> [What to produce] Please print the line that holds "[C58319] OLD POSTCARD" and each line after it to the end of the data, word for word, without any pictures.

> [Web page caption snippets]
------------------------------------------------

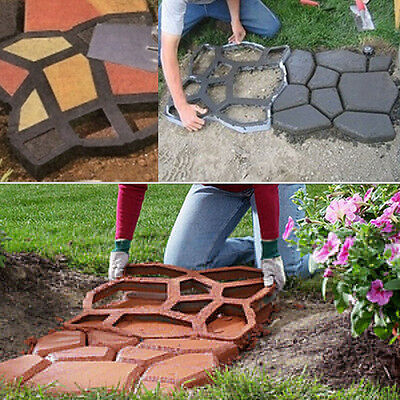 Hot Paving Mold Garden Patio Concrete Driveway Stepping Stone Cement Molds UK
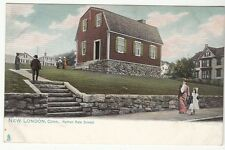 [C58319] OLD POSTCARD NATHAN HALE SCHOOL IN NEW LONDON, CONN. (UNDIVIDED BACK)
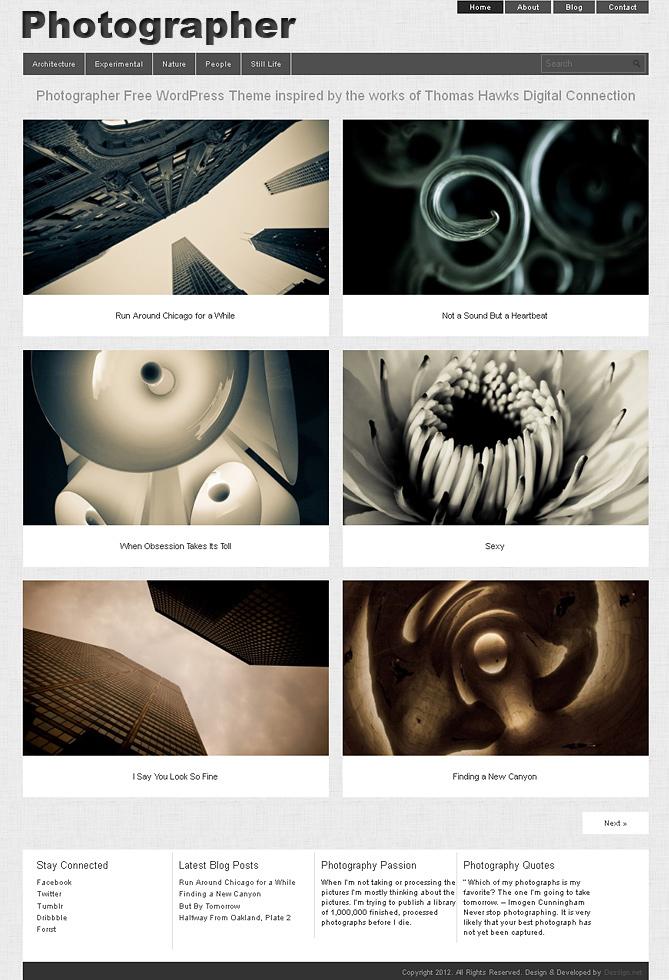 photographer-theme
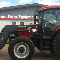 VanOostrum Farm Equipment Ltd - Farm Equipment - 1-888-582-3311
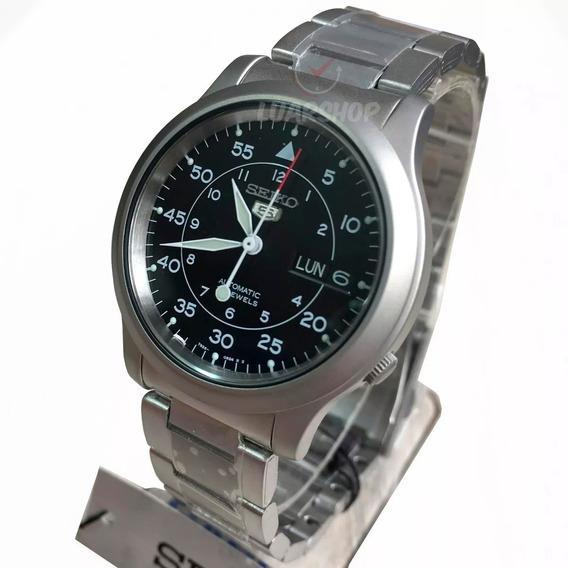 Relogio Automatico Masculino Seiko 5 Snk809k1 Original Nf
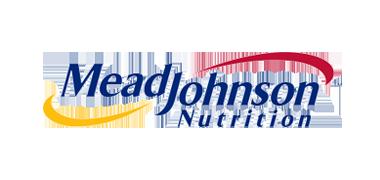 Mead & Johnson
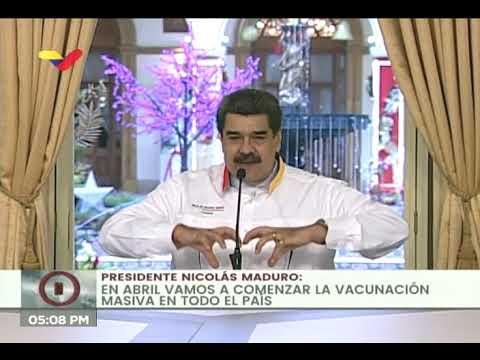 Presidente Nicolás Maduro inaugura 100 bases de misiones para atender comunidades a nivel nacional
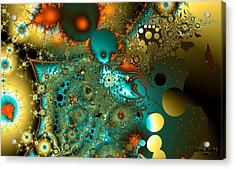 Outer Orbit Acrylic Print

------------------------------------------------

> [Result of the task]
 [C58319] OLD POSTCARD NATHAN HALE SCHOOL IN NEW LONDON, CONN. (UNDIVIDED BACK)
 photographer-theme
 VanOostrum Farm Equipment Ltd - Farm Equipment - 1-888-582-3311
 Relogio Automatico Masculino Seiko 5 Snk809k1 Original Nf
 Mead & Johnson
 Presidente Nicolás Maduro inaugura 100 bases de misiones para atender comunidades a nivel nacional
 Outer Orbit Acrylic Print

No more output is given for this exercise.